I rushed out of the back door and to the summer house where I keep a large fire extinguisher.  By the time I got back it was clear that would not be enough.  I began to unreel the garden hose, but another neighbour appeared and dragged me away.  As we left the garden I saw that the garden fence was alight and the back end of our caravan had begun to melt, as had the guttering on the flat-roofed extension to the house.

My rescuer asked what was in the shed.  Apart from the usual collection of old paint tins there were 3 large gas bottles, propane and butane.  I and everyone else were forcibly retired to the other end of the street.

By the time we could hear the fire engines trying to battle with the traffic – at this time of day our area is crowded with “Chelsea Tractors” each with a doting parent and a brat who would benefit from walking home from school occasionally – the scene looked like this:  https://www.facebook.com/peter.tolson/videos/10155431633238149/

I will try to get a copy of the video posted directly here to avoid the Facebook log-on. Meanwhile here is a taster:

This is the scene my wife arrived to see. She was releived that the house was not gutted as she had seen the smoke on her dash home.

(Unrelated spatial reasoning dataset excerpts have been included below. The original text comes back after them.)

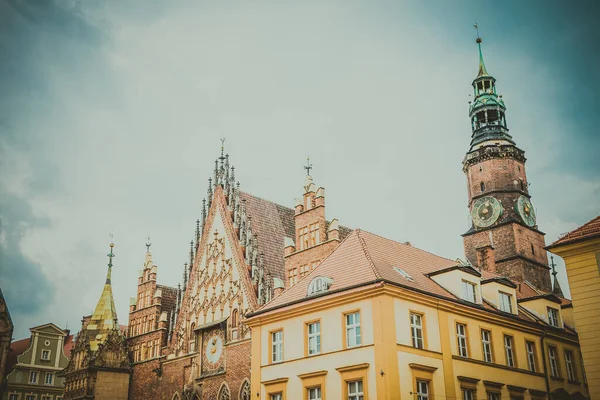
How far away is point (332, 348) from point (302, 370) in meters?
1.95

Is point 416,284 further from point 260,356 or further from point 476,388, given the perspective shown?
point 260,356

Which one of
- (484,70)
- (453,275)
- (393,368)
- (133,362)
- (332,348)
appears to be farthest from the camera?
(484,70)

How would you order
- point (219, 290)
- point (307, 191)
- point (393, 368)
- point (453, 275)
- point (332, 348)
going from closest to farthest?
point (393, 368)
point (332, 348)
point (453, 275)
point (307, 191)
point (219, 290)

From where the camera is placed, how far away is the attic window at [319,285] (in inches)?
1148

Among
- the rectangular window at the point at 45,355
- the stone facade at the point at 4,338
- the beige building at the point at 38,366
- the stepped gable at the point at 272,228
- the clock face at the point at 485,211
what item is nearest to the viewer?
the stepped gable at the point at 272,228

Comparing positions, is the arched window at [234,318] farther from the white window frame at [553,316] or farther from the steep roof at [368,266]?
the white window frame at [553,316]

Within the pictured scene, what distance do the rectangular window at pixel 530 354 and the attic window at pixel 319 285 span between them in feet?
38.5

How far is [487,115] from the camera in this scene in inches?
2311

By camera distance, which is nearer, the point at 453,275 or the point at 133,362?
the point at 453,275

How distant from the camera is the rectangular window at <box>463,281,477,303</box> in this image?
31167 millimetres

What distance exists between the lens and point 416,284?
29.2 meters

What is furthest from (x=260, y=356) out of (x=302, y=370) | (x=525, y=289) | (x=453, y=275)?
(x=525, y=289)

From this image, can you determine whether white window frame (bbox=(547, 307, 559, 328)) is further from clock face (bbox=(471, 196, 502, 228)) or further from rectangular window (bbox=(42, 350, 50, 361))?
rectangular window (bbox=(42, 350, 50, 361))

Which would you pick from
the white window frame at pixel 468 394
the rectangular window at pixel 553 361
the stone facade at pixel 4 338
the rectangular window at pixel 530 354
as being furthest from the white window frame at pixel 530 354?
the stone facade at pixel 4 338
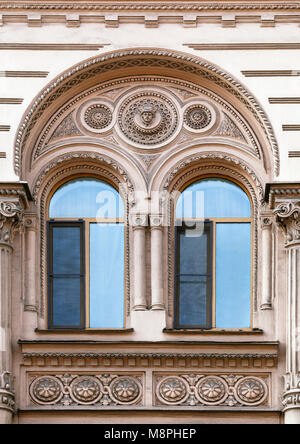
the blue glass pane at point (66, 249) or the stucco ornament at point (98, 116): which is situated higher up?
the stucco ornament at point (98, 116)

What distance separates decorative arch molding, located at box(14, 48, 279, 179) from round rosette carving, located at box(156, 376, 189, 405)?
151 inches

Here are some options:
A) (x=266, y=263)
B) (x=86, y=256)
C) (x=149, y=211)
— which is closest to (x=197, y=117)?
(x=149, y=211)

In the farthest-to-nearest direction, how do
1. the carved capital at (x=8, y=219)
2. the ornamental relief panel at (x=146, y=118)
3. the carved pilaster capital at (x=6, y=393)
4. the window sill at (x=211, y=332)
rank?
the ornamental relief panel at (x=146, y=118)
the carved capital at (x=8, y=219)
the window sill at (x=211, y=332)
the carved pilaster capital at (x=6, y=393)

We had four fire engines, numerous police cars and two paramedic cars.  I was taken to hospital to have my burned face dressed.

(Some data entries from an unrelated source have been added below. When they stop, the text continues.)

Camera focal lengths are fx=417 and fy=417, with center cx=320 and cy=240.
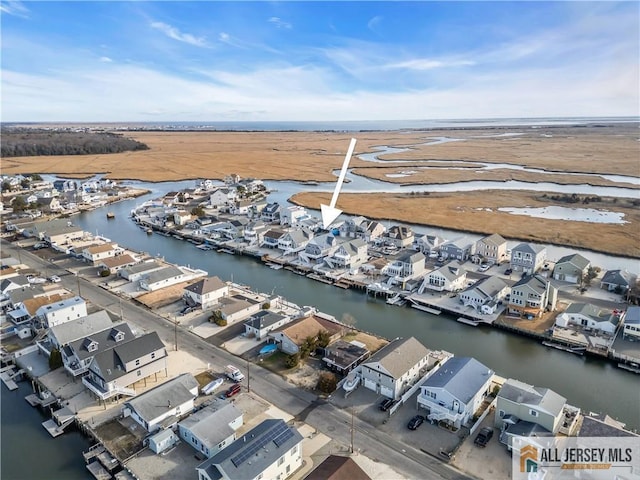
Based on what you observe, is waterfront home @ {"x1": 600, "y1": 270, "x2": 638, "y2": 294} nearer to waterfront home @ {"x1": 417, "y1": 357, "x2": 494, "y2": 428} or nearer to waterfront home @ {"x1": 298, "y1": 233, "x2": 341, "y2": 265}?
waterfront home @ {"x1": 417, "y1": 357, "x2": 494, "y2": 428}

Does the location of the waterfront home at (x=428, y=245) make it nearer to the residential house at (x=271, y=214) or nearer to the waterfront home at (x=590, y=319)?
the waterfront home at (x=590, y=319)

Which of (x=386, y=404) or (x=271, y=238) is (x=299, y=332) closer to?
(x=386, y=404)

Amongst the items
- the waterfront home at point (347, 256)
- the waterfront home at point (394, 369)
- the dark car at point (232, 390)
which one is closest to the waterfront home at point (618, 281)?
the waterfront home at point (347, 256)

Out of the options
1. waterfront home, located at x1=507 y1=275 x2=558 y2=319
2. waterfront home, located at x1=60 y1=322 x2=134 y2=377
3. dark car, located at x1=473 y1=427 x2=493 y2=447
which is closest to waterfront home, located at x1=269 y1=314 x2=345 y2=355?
waterfront home, located at x1=60 y1=322 x2=134 y2=377

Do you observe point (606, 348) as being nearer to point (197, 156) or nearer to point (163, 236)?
point (163, 236)

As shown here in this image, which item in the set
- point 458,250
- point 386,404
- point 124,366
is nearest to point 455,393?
point 386,404

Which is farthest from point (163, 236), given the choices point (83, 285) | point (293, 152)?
point (293, 152)
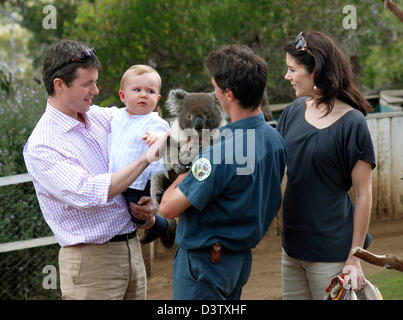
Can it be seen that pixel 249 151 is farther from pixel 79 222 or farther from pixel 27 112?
pixel 27 112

When I returned from hospital, everything had died down and everyone had left we faced this sight:

What I came home to. This used to be a bike store, a garden tool shed, a larger shed/workshop and a caravan.
The house and garden. In fact there is little structural damage to the house, but the builders will need to be called in.

So, two days later, we are still waiting for the insurance assessor to call, and everything remains untouched.  We have come down from the adrenalin rush and the initial shock to a state of mild depression.

But it could have been much worse.  We have only lost stuff.  The caravan was fully insured for market value and there would have been littla depreciation since we bought it just three weeks ago.  I doubt if the home contents insurance amount will cover all the lost items, but many were d-i-y tools bought for a specific job in the past and stored in the big shed.

A massive thank you to the fire crews who saved the house and were so considerate – they even went into the our bedroom, under the part that was burning, chucked all the teddy bears from the shelves onto the bed, and covered bed and wardrobe with plastic sheeting to minimise water damage.

All the teddies are safe from drowning!

And where would we be without all our neighbours, who alerted me, called the fire brigade, saved me from severe injury, found our dog two streets away and gave physical and moral support, and have offered to help clean up the mess?

When this is all over we intend to hold a “thank you” party for them all – but probably not a barbecue!

And the cause of the fire is not yet known.